_Cosa fare_
A. Nel brano sulla GMG di Lisbona, qual è l'elemento principale del logo?
B. Prosegui il brano sulla GMG di Lisbona a partire dalla sua ultima frase.

_Brano citato_
━━━━━━━━
Tornando a noi, dopo questa utile digressione (ce ne sarebbero tante altre interessanti), da alcuni mesi la Conferenza episcopale italiana, in accordo con Lisbona, regola le iscrizioni, come prepararsi spiritualmente all’evento e come riscoprire le motivazioni più vere per Lisbona 2023. Papa Francesco continua a spingerci all’uscita, alla testimonianza della fede nel mondo, al servizio disinteressato e generoso ai poveri, alla decisione di essere testimoni del vangelo ovunque, nelle nostre vite e nelle vite di ogni giovane. Le immagini di ogni GMG hanno sempre fatto il giro del mondo e la gente si è sempre fatta domande sul senso della vita cristiana che in esse viene veicolato e testimoniato. A questo scopo, serve sicuramente il tema scelto dal papa e approfondito in ogni diocesi e parrocchia. Il logo della GMG di Lisbona, ispirato al tema Maria si alzò e andò in fretta (Lc 1,39), ha come elemento principale la croce attraversata da un sentiero dove sorge lo Spirito Santo. È un invito rivolto ai giovani perché non stiano fermi e siano i protagonisti della costruzione di un mondo più giusto e fraterno. I giovani sono propulsori entusiasti di esperienze autentiche di fede, ne diventano missionari, cioè capaci di andare, ascoltare, condividere, imparare e poi portare, comunicare e diffondere. Chi li ferma più se non la nostra solita indifferenza e mancanza di fiducia nei loro confronti!?
━━━━━━━━
_Blocco dati_
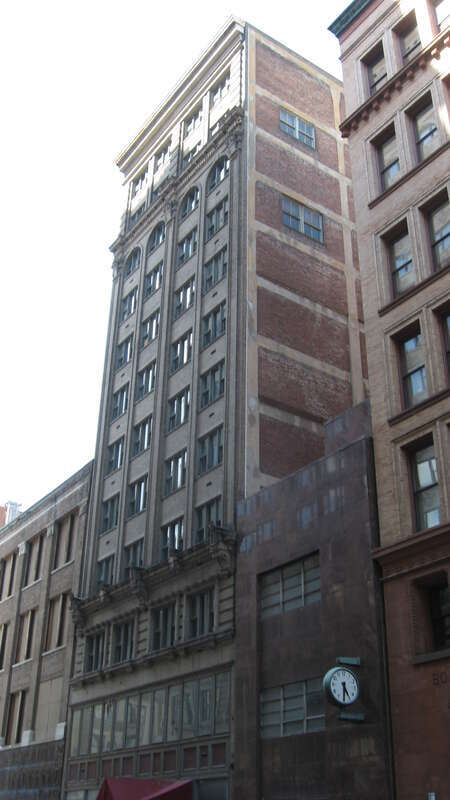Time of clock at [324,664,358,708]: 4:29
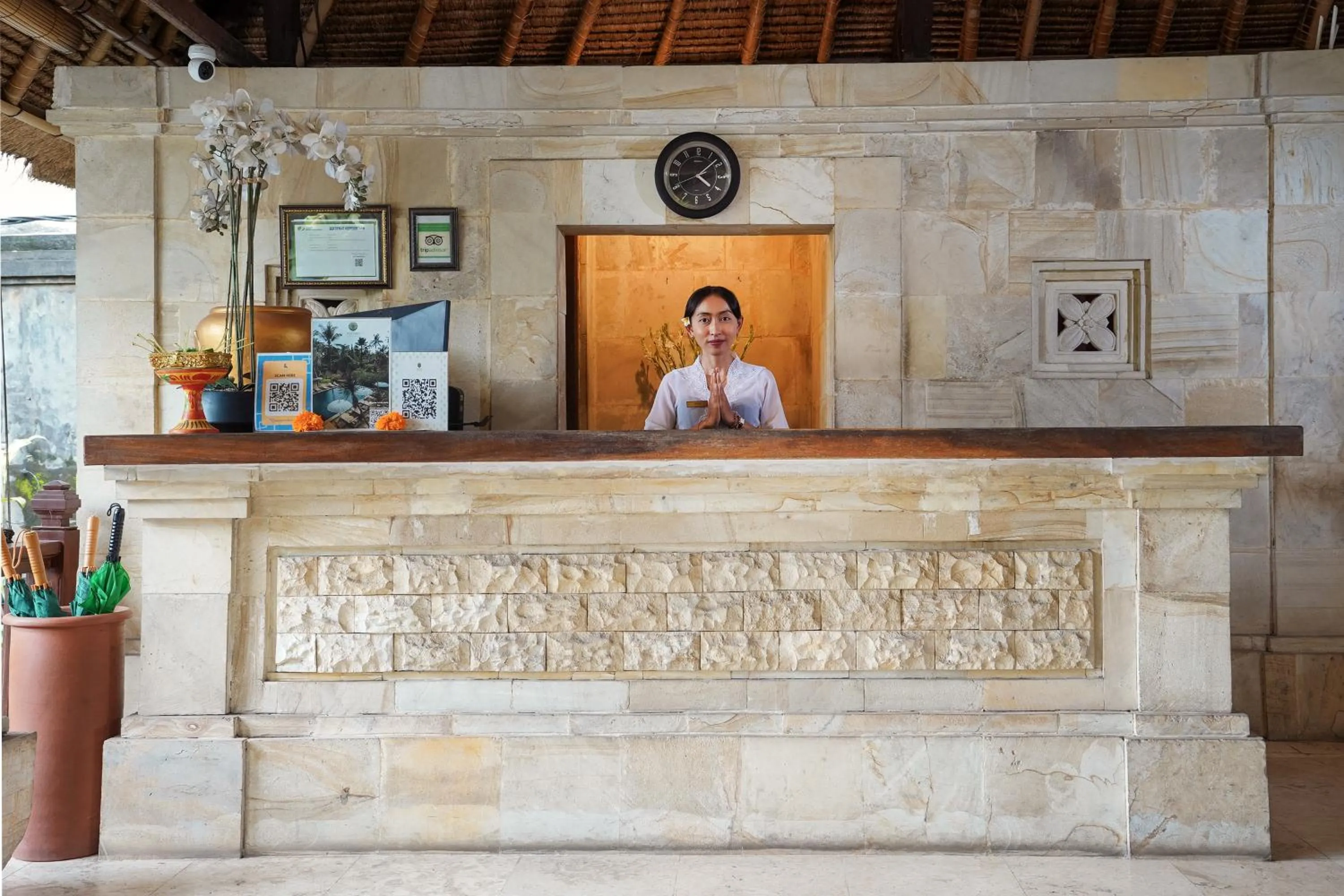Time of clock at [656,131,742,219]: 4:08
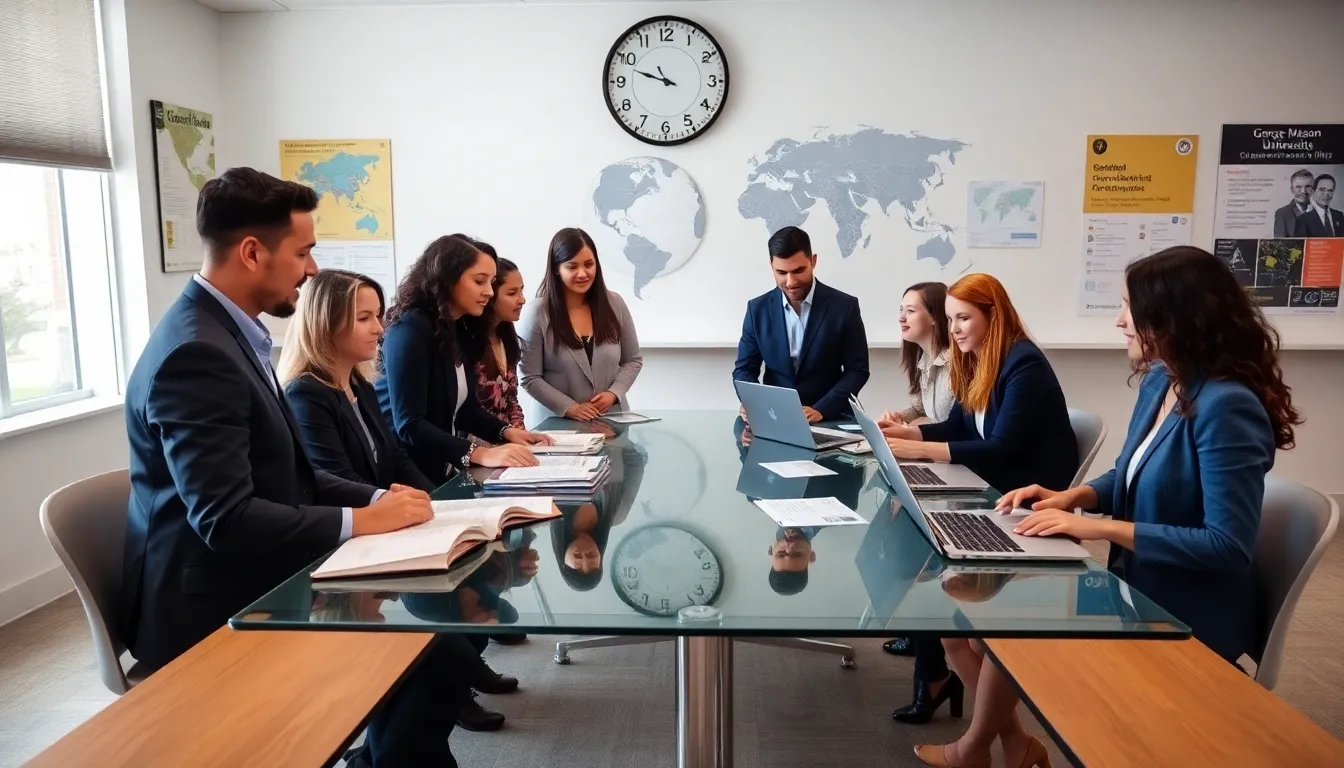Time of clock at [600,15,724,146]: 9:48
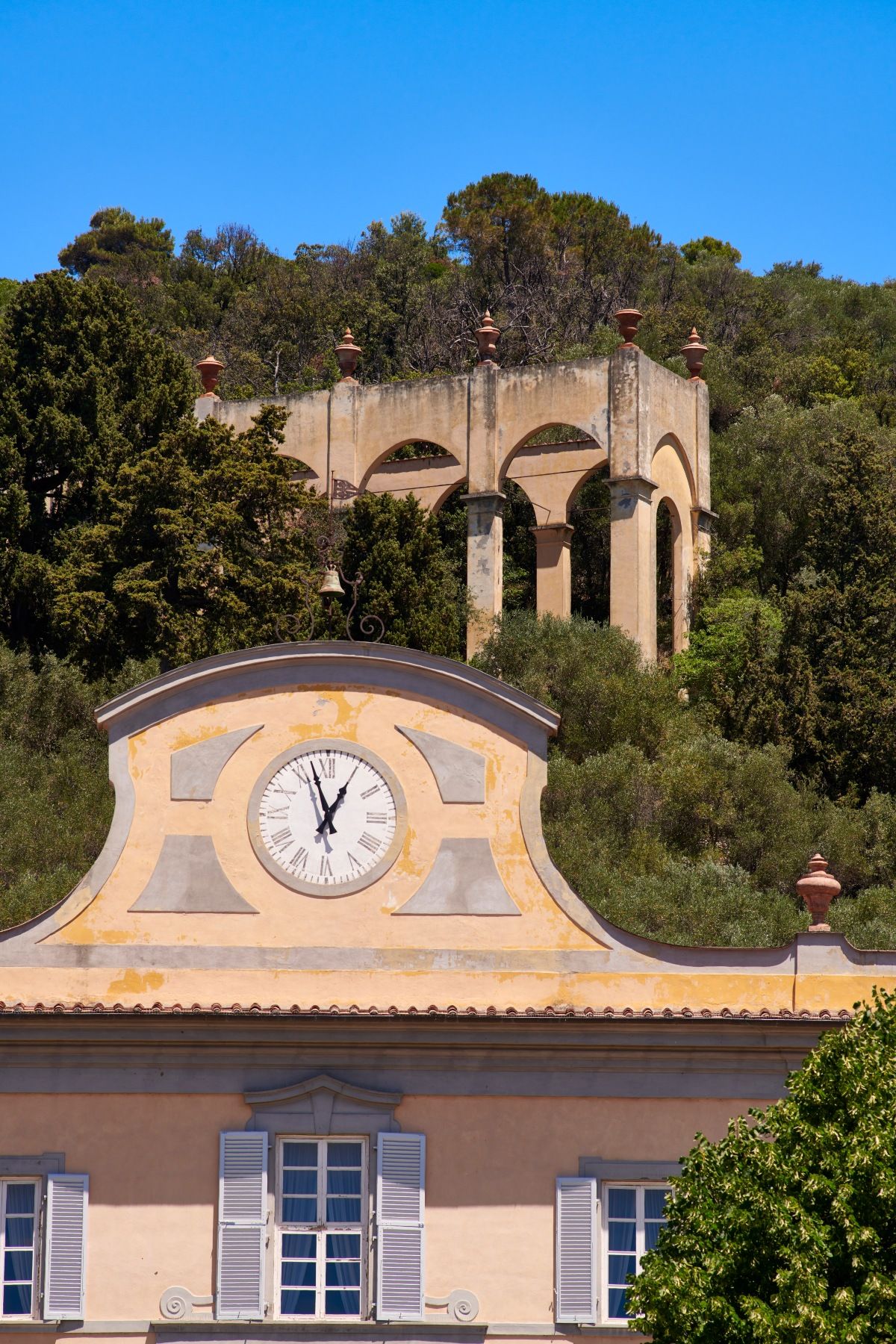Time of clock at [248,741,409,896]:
━━━━━━━━
_Risposte ai compiti_
A. La croce attraversata da un sentiero dove sorge lo Spirito Santo.

B.
Certo, noi siamo sempre legati alla quantità, ai numeri, alle chiese piene, a giovani che vanno a messa; il modo di guardare questi problemi non è però quello della quantità, ma quello della gioia, della contentezza e della coerenza al vangelo. Alle GMG c’è anche la quantità. Io c’ero alla GMG di Manila, dove eravamo quattro milioni (il papa si fece portare con un elicottero dalla sua abitazione in mare dove atterrò su una motovedetta, che lo portò a riva dove c’era il palco papale); a quella di Roma eravamo due milioni. Quello che conta però è che il vangelo cammina con le coscienze, con le buone azioni, con la compagnia all’ammalato e il sostegno a chi è rifiutato da tutti, a chi vive una pace interiore e la porta a tutti. Una esperienza come la GMG tutto questo lo semina e spesso germoglia nelle nostre vite e nei nostri percorsi quotidiani.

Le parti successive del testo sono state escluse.